The girl worried her lower lip. “I … She …”
“I won’t tell the Wellmother. If I spoke up now, she would wonder why I’d held my tongue for so long. It would do no one any good.”
The thought seemed to put the girl at ease. “Hanne … Hanne takes risks she shouldn’t.” A small smile tugged at her lips. “But it can be hard not to want to follow.”
“Do you ride out with her often?”
“Only when she lets us.”
“A great deal to chance for a bit of freedom.”
“It’s not just that,” said the girl. “Hanne … Sometimes people send to the convent for help, and the Wellmother will not grant them aid—for good and proper reasons, of course.”
“Of course. What kind of people?”
“Families who can’t afford an extra pair of hands when someone falls sick.” The girl’s cheeks flushed. “Unmarried women who have … gotten themselves into trouble.”
“And Hanne goes to them?” Nina asked, surprised. That wild, wiry girl with a rifle on her back and a dagger at her hip? It was hard to imagine.
“Oh yes,” said the girl. “She has a gift for it. She’s nursed more than one hopeless case back from the brink and even helped deliver babies—one that got all turned around in her mother’s belly.”

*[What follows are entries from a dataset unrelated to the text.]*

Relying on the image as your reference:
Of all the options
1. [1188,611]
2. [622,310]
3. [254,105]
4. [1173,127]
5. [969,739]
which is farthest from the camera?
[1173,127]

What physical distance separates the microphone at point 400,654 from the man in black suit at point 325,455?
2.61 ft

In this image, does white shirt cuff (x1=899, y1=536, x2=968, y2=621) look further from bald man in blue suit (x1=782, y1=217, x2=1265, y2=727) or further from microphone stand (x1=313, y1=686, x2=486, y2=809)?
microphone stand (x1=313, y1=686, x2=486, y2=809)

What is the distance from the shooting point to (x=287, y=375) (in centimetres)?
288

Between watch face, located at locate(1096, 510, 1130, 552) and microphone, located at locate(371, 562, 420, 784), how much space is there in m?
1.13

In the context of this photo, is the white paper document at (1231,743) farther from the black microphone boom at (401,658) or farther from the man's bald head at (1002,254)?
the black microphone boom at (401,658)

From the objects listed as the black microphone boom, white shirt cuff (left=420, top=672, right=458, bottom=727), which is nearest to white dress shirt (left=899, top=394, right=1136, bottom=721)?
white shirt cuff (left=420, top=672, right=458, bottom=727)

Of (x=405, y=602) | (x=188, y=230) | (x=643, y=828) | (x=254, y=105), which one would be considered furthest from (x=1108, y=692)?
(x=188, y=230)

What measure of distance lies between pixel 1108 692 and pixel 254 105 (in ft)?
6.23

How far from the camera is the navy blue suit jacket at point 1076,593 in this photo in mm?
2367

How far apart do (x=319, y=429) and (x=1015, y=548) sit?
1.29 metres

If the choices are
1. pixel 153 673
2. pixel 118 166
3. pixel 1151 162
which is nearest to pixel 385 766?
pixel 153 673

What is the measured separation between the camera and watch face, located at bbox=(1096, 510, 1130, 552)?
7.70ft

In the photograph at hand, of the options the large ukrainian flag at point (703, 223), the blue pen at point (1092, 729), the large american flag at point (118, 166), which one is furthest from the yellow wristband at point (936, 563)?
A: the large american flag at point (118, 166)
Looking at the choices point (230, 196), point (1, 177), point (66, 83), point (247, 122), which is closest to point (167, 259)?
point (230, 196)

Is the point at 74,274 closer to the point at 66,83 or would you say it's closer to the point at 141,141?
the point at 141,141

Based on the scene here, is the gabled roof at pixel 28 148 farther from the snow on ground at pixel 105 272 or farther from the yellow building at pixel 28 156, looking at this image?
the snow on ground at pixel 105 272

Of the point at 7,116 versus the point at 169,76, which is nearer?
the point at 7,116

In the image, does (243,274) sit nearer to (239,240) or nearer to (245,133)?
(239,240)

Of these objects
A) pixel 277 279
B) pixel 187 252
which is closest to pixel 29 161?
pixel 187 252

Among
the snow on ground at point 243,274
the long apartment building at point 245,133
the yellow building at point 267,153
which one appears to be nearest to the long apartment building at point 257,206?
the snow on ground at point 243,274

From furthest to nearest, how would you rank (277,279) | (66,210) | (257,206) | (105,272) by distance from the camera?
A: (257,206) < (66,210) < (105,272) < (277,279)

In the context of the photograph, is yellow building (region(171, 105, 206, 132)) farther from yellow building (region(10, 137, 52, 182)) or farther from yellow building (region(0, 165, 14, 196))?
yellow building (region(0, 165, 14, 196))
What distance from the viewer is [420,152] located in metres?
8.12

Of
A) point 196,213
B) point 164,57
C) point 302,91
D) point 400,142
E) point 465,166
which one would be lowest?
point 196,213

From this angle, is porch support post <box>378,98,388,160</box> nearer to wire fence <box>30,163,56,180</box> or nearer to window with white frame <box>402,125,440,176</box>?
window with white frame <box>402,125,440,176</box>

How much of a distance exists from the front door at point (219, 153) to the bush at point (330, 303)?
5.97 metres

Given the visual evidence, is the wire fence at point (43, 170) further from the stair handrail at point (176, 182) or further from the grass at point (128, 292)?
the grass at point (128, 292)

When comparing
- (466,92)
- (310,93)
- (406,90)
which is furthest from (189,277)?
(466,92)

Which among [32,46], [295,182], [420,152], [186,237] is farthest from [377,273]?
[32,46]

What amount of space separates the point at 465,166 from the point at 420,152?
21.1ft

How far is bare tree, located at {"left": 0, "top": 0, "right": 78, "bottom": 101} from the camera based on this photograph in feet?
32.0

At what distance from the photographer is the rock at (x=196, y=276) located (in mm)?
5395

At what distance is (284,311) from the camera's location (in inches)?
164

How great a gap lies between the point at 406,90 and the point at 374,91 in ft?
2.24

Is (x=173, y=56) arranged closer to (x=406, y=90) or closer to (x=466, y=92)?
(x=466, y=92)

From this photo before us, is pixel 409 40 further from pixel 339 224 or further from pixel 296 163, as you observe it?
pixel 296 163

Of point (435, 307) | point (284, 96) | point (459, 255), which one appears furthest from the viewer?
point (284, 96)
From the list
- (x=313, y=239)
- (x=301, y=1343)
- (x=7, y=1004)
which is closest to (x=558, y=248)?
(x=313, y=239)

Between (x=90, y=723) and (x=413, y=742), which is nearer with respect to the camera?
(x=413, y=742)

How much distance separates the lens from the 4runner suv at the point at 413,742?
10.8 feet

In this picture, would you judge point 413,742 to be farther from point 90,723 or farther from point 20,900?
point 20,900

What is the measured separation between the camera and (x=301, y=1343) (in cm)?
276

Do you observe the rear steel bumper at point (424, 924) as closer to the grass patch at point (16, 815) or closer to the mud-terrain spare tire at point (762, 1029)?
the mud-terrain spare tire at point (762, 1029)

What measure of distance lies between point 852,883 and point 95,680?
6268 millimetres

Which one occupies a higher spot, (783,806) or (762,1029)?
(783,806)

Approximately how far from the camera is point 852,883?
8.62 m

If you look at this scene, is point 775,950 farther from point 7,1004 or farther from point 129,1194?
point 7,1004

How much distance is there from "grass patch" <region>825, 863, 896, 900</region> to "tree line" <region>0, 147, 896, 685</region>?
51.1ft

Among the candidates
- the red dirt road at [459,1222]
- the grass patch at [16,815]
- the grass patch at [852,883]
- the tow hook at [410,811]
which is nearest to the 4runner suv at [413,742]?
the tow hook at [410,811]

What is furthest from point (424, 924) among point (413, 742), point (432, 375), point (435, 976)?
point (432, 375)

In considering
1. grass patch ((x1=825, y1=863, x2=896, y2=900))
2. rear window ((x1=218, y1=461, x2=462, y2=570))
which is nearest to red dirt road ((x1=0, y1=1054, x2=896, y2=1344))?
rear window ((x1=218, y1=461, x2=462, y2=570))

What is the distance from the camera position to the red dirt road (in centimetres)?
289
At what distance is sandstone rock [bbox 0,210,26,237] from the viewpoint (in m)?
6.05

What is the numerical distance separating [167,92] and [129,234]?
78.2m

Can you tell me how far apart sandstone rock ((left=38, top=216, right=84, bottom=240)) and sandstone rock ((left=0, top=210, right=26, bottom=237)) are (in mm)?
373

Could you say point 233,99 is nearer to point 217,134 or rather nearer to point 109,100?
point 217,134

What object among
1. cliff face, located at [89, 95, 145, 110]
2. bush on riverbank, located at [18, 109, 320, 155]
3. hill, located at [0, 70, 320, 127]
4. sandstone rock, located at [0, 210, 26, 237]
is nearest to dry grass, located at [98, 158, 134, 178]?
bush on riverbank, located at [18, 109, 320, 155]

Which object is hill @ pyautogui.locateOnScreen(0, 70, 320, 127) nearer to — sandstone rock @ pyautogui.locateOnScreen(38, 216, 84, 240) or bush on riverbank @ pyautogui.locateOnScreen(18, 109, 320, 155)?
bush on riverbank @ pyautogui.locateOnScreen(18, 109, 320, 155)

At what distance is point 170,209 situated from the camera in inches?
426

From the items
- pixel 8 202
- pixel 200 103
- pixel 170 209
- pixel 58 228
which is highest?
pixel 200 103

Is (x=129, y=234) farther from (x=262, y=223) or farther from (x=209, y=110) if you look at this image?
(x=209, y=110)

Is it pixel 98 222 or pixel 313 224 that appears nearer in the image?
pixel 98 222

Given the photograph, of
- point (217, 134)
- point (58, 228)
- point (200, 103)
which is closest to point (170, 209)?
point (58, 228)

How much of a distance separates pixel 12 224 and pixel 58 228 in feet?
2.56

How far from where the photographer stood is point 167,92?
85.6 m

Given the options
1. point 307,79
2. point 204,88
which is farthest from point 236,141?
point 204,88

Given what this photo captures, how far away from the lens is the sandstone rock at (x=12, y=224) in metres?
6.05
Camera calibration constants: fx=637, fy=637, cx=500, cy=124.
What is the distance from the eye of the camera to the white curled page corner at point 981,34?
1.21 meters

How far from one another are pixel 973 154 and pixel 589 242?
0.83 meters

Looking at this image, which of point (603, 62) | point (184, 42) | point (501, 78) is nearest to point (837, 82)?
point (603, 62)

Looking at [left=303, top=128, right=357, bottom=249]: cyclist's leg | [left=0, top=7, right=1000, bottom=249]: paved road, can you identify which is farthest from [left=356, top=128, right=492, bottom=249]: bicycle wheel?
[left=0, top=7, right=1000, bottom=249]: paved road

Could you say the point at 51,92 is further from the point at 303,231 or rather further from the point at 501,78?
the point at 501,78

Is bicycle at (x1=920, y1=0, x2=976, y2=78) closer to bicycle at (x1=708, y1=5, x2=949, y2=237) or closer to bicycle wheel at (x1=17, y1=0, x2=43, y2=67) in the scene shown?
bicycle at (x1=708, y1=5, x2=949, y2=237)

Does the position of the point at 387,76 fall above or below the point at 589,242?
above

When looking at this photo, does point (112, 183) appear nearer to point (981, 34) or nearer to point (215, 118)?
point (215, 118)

She’s a Healer, Nina realized. She’s using her power and she doesn’t even know it. She remembered Hanne saying of the other novitiates, It’s a game to them. A childish bit of dress-up, a chance to be daring. Nina had thought she understood, but she hadn’t really.
“If you’d told on us,” the girl said, “Hanne would have had to stop. The Wellmother—”
“I won’t say a word,” said Nina. “I don’t believe Djel could frown upon such kindness.”
“No,” said the girl thoughtfully. “I don’t either.”
“I’m sorry about your friend Grette.”
“Me too.” The girl plucked a cluster of pine needles from a branch. “Sometimes … I think Gäfvalle doesn’t want us here.”
“The convent?”
She shook her head, eyes distant. “Girls … any of us.”
Nina wanted to push further, but a bell began to clang inside the chapel.
The girl curtsied quickly. “May Djel keep you, Enke Jandersdat,” she said, and rushed off to her classes.